Objective: To determine the effects of including diagnostic and utilization data from a secondary payer on readmission rates and hospital profiles.
Data sources/study setting: Veterans Health Administration (VA) and Medicare inpatient and outpatient administrative data for veterans discharged from 153 VA hospitals during FY 2008-2010 with a principal diagnosis of acute myocardial infarction, heart failure, or pneumonia.
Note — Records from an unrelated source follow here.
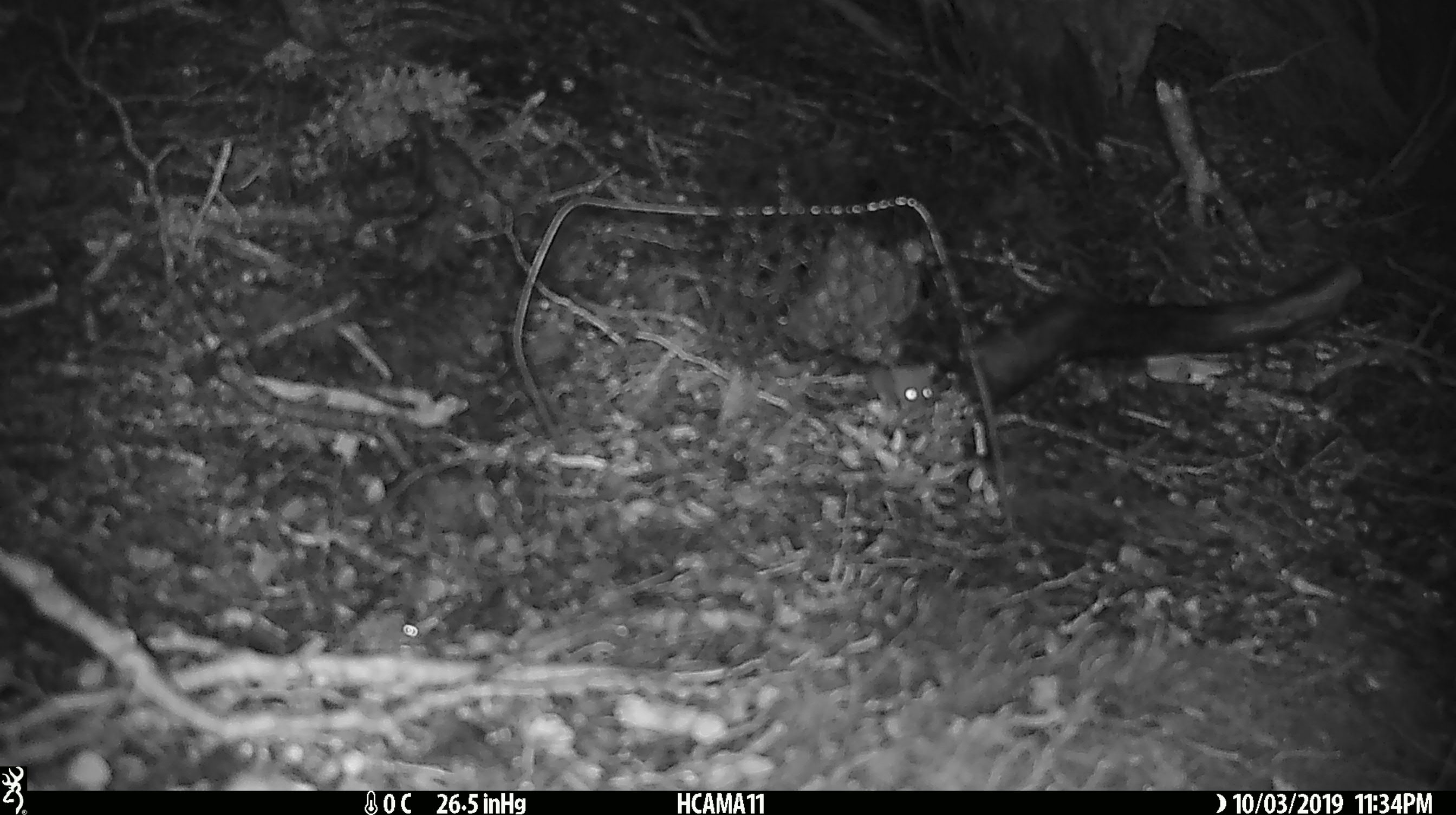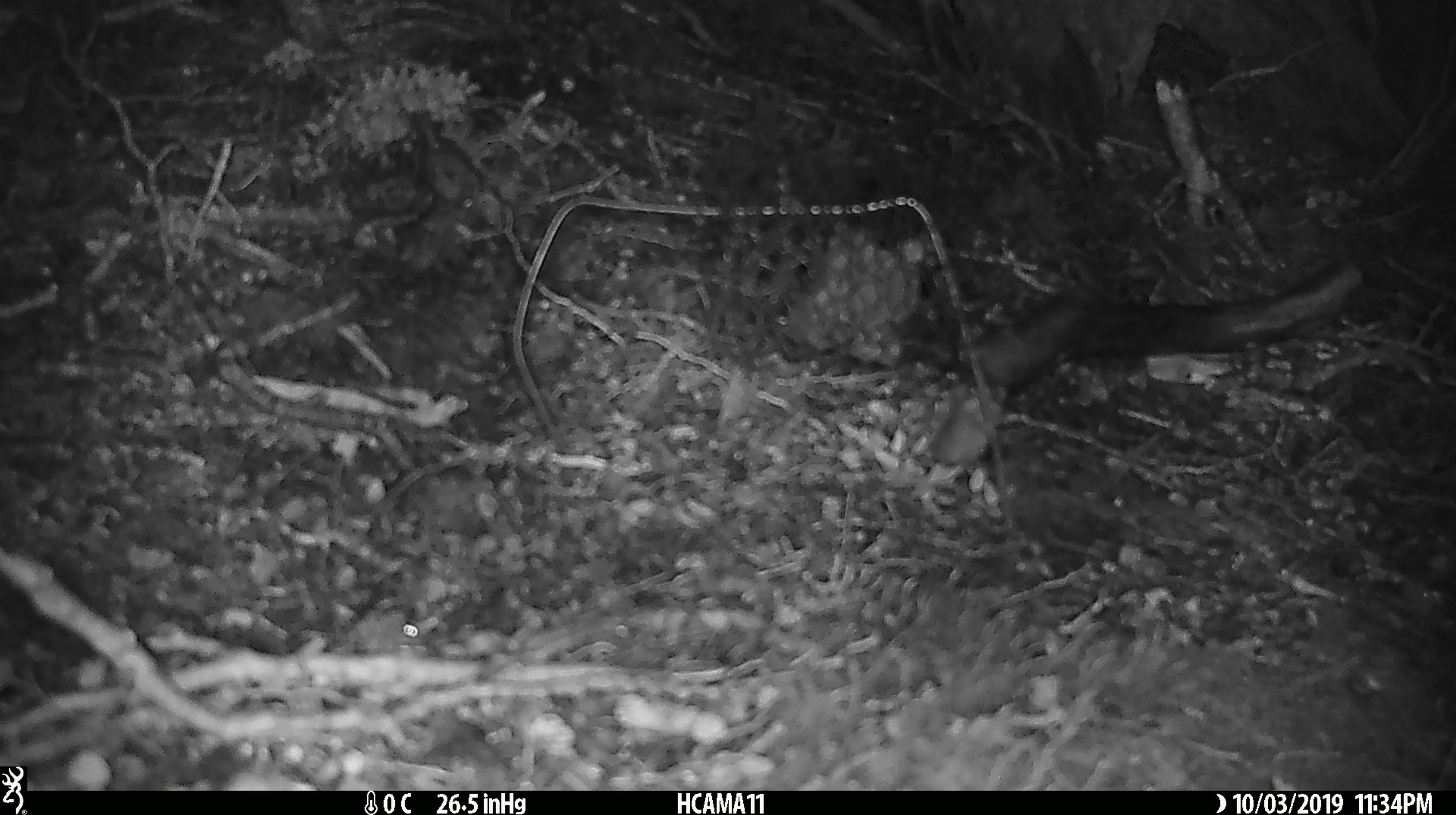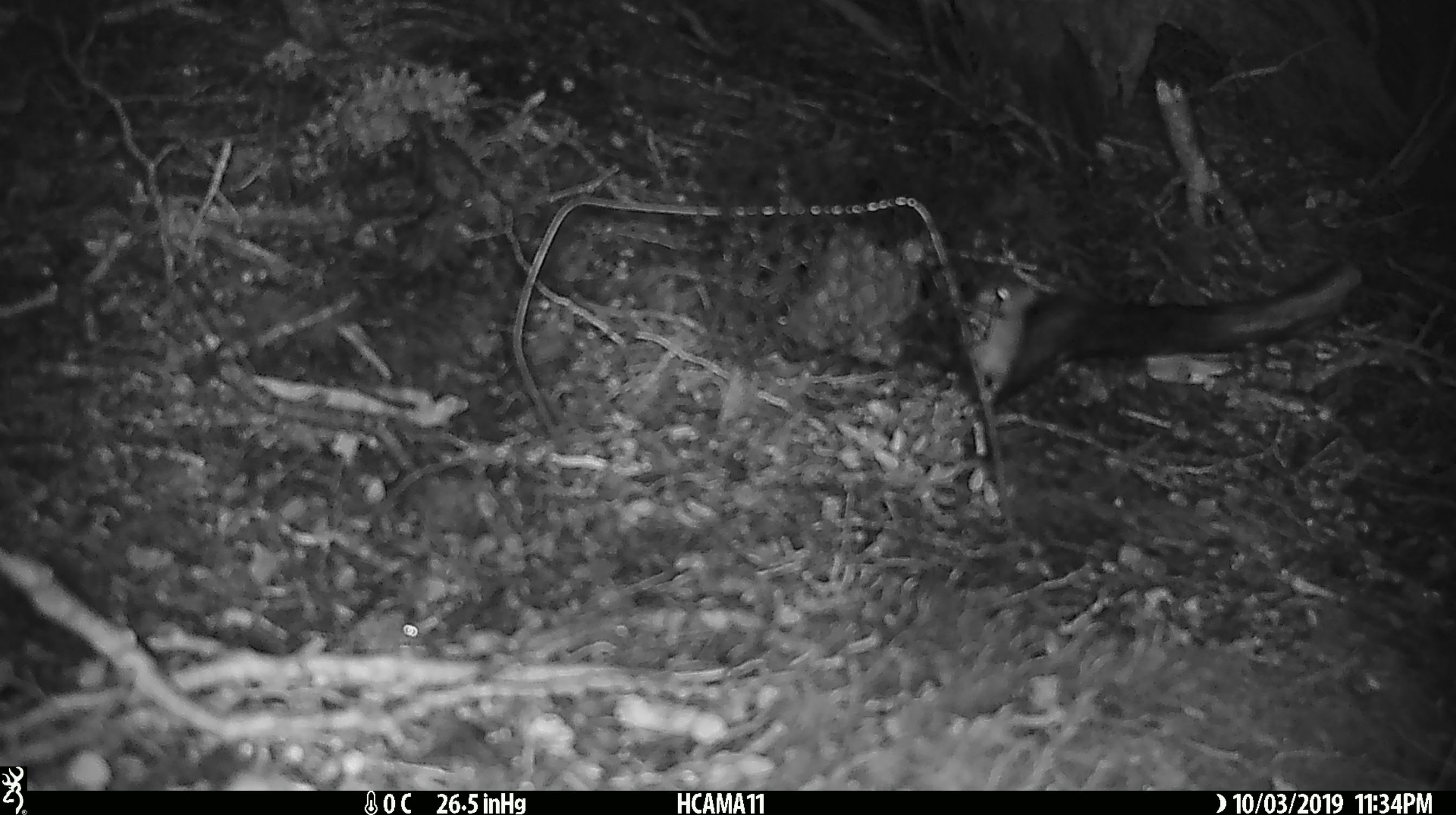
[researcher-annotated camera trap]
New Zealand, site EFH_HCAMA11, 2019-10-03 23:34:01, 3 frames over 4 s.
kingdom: Animalia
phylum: Chordata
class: Mammalia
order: Rodentia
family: Muridae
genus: Mus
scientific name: Mus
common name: mouse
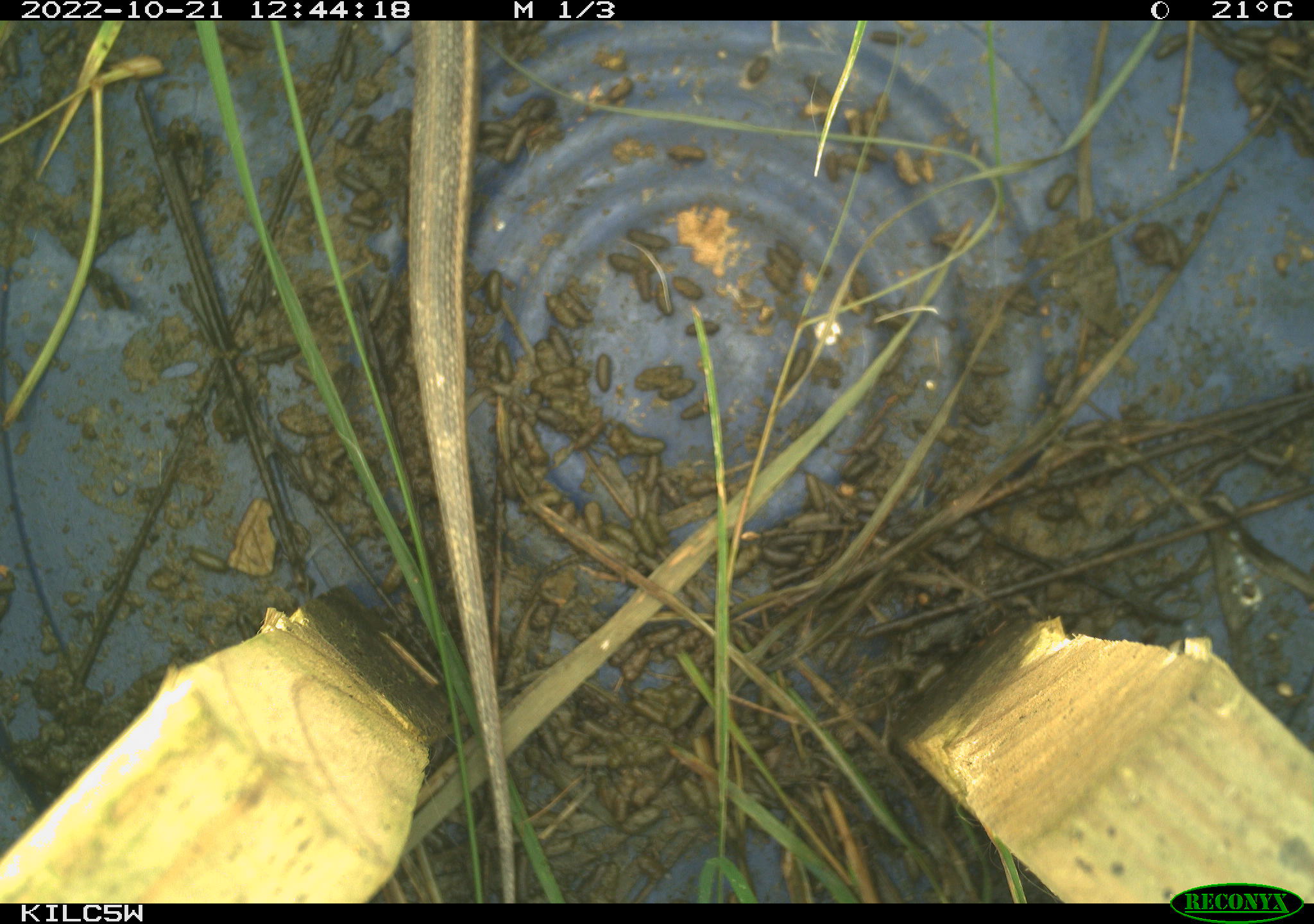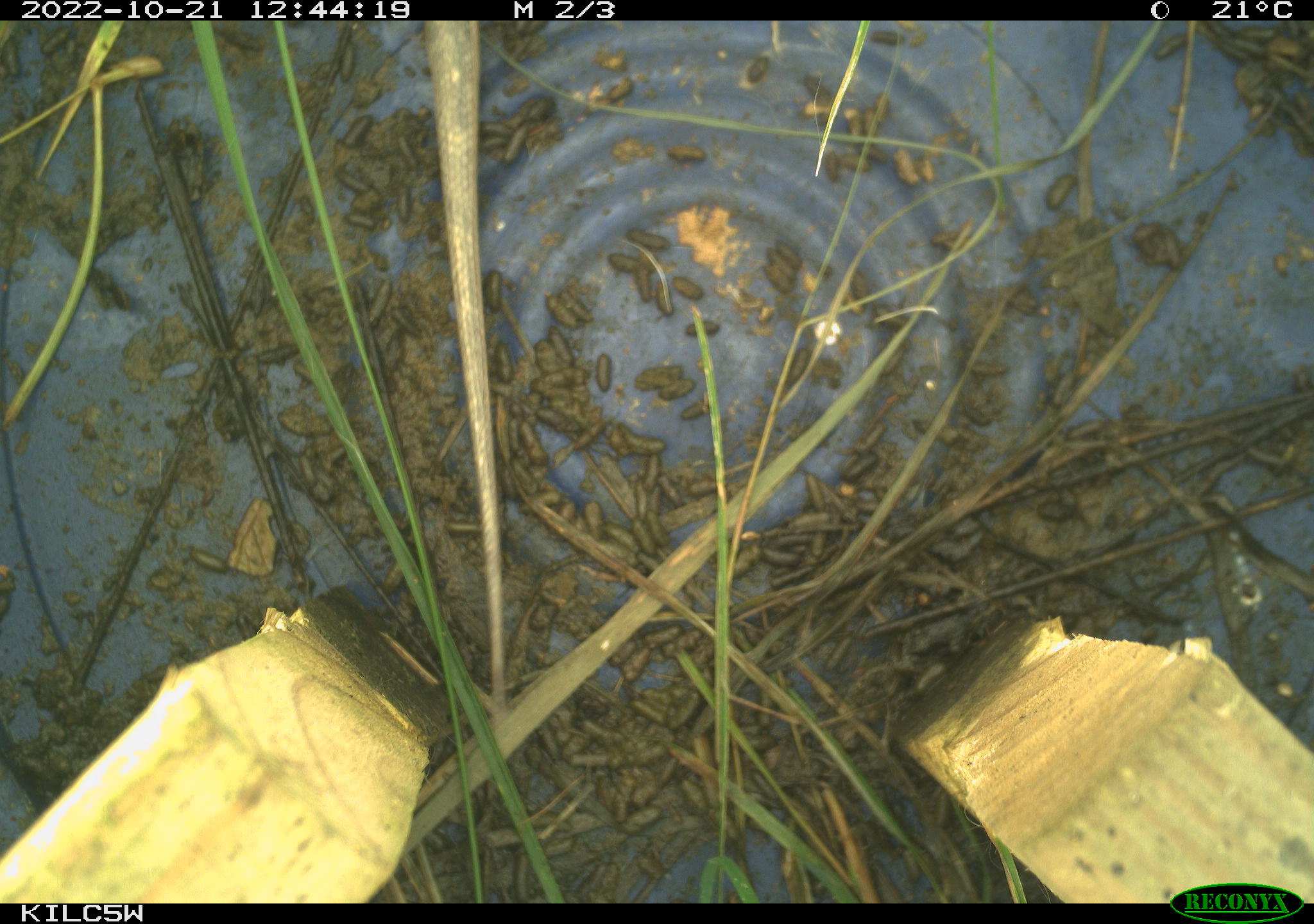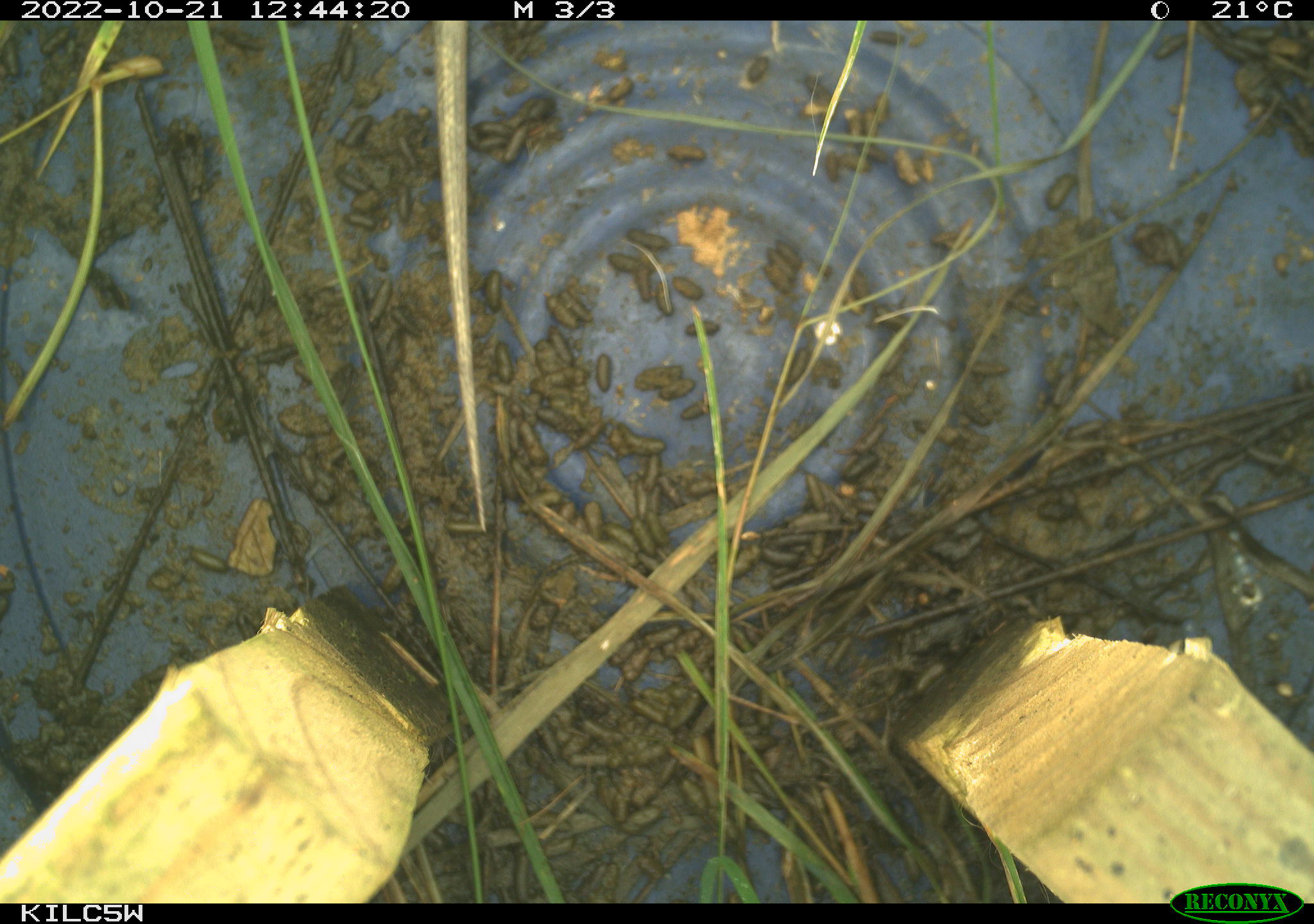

Study design: We estimated hospital-level risk-standardized readmission rates derived using VA data only. We then used data from both VA and Medicare to reestimate readmission rates and compared hospital profiles using two methods: Hospital Compare and the CMS implementation of the Hospital Readmissions Reduction Program (HRRP).
Data collection/extraction methods: Retrospective data analysis using VA hospital discharge and outpatient data matched with Medicare fee-for-service claims by scrambled Social Security numbers.
Principal findings: Less than 2 percent of hospitals in any cohort were classified discordantly by the Hospital Compare method when using VA-only compared with VA/Medicare data. In contrast, using the HRRP method, 13 percent of hospitals had differences in whether they were flagged as having excessive readmission rates in at least one cohort.
Conclusions: Inclusion of secondary payer data may cause changes in hospital profiles, depending on the methodology used. An assessment of readmission rates should include, to the extent possible, all available information about patients' utilization of care.
Keywords: Medicare; Readmissions; Veterans Affairs (U.S.); public reporting; quality assessment.